In the breathtaking wetland image above, we find native North American and self-seeded, worldly plants. Native foam-flowers (Tiarella cordifolia), sensitive ferns (Onoclea sensibilis), and common strawberries (Fragaria virginiana) grow with what is most likely (not positively identified) spotted-leaf, pink-to-blue flowering Bethlehem lungwort (Pulmonaria saccharata) of European descent.
From the beginning, when I ripped up a lawn to establish a polyculture environment to nourish humans, insects, and birds alike, I was determined to protect bordering wetlands and woodlands from the introduction of domestic plants. While I busied myself with cultivating the gardens that included two varieties of lungwort (Pulmonaria saccharata and rubra) that were gifts to me, the pulmonaria were jumping the fence and making themselves at home in the wetland border. I yielded to their presence there, confident they are not invasive. Both the saccharata and rubra are the first plants to flower in my garden, first to provide nectar for hummingbirds.
Wetlands are conventionally synonymous with worse than worthless land, the butt of jokes, marginal in location and value. The prevailing attitude toward wetlands, at best, is to ignore them. Think what a change in perspective is required to see the painter Henri Rousseau’s glorious jungle images in these thriving nurseries.
When the lawn was tossed into the compost heap and a 2,500-square-foot clearing of heavy clay soil was revealed — most likely fill — I began the process of double digging beds.

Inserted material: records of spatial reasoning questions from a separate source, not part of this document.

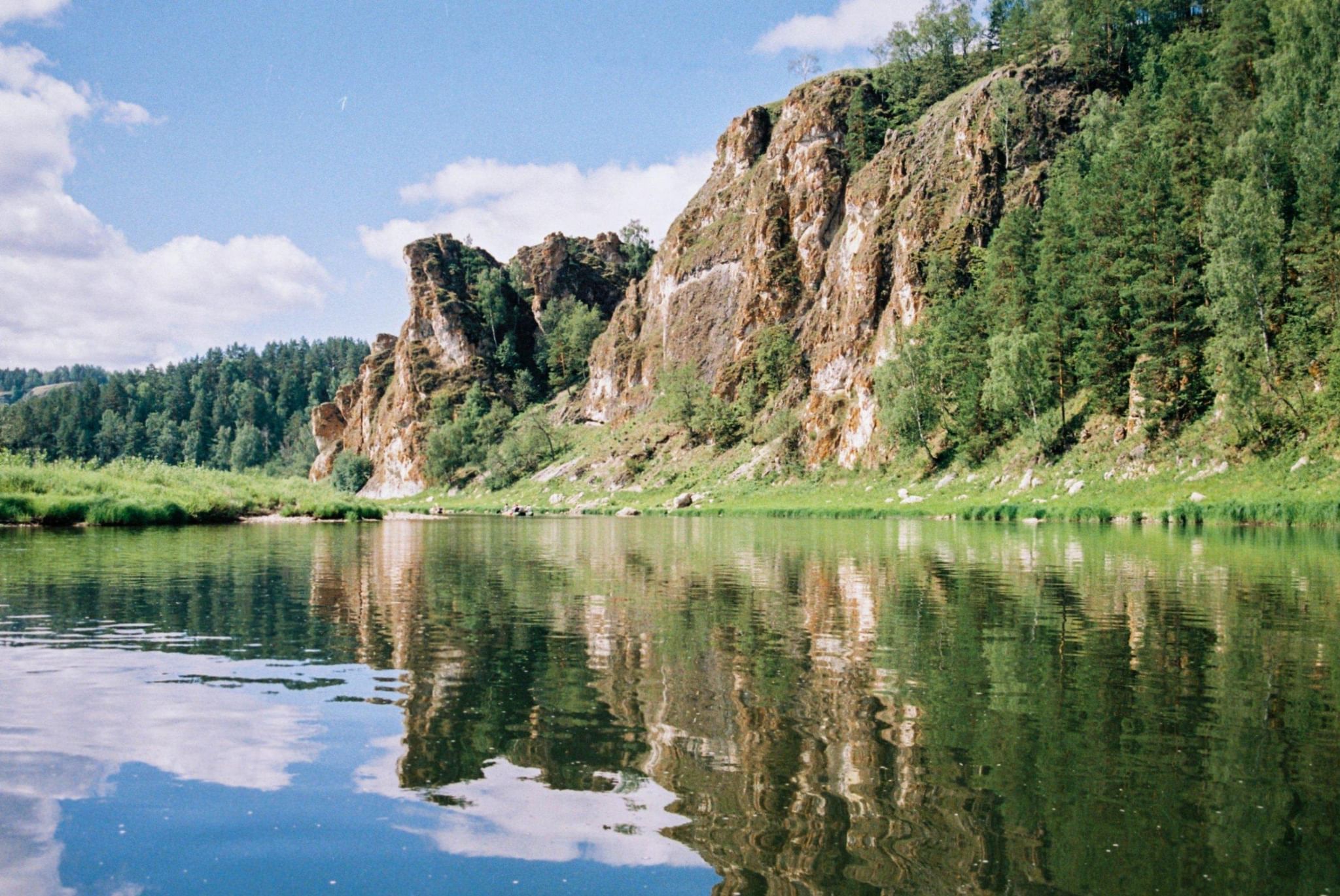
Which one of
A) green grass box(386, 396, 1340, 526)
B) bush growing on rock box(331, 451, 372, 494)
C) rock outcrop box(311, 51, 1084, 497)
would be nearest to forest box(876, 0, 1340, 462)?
green grass box(386, 396, 1340, 526)

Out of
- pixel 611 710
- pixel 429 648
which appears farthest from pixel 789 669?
pixel 429 648

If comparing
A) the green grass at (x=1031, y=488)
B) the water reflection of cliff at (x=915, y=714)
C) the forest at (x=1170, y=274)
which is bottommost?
the water reflection of cliff at (x=915, y=714)

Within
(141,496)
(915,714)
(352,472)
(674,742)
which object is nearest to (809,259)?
(141,496)

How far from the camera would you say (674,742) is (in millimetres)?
11234

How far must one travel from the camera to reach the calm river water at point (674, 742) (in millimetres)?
7695

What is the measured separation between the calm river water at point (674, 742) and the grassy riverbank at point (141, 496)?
126 feet

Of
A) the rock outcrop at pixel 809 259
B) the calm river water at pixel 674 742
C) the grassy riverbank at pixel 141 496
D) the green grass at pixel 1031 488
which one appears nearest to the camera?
the calm river water at pixel 674 742

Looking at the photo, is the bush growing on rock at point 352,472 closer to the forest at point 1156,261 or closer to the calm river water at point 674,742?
the forest at point 1156,261

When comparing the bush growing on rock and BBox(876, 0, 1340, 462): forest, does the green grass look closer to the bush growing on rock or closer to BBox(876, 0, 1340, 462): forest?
BBox(876, 0, 1340, 462): forest

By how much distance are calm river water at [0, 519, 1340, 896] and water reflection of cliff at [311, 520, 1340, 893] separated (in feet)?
0.19

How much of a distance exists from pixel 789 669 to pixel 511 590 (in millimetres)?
13576

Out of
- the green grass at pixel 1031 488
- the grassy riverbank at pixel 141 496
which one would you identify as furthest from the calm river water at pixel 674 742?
the grassy riverbank at pixel 141 496

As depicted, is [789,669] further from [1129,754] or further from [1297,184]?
[1297,184]

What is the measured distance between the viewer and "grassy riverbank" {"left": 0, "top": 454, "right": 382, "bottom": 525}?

Mixing tons of local soil amendments, including rotted cow manure and sand with the clay, I produced fertile soil, one bed at a time. Enter pale or pink corydalis (Capnoides sempervirens), a native wildflower. New to me and not detected locally, pink corydalis simply appeared and settled in the new garden plot. A biennial, its summer plants overwinter and flower the second year, seeding itself liberally. Before lungwort arrived, pink corydalis attracted the first hummingbirds.

As soon as the snow melted this year, many large capnoides appeared all over the garden. In the photograph, pink corydalis has created a delightful, spontaneous design feature in front of perennial eastern bluestar (Amsonia tabernaemontana). The bluestar is native to the American South and up to Illinois. As the education director at Berkshire Botanical Garden in the ’90s, I had the pleasure of working with plantsman Duke Douillet. On the day of a plant sale, Duke pointed out an Amsonia, “That’s a wonderful plant. Take it home!” The bluestar lives in my garden and Duke continues to garden at BBG.
I leave you with the most formal spontaneous arrangement yet to be discovered in my spring gardens. The spotted crane’s-bill geranium is geranium maculatum L., Camas Camassia leichtlinii. Crimson clover is an excellent cover crop and lovage a robust, popular herb.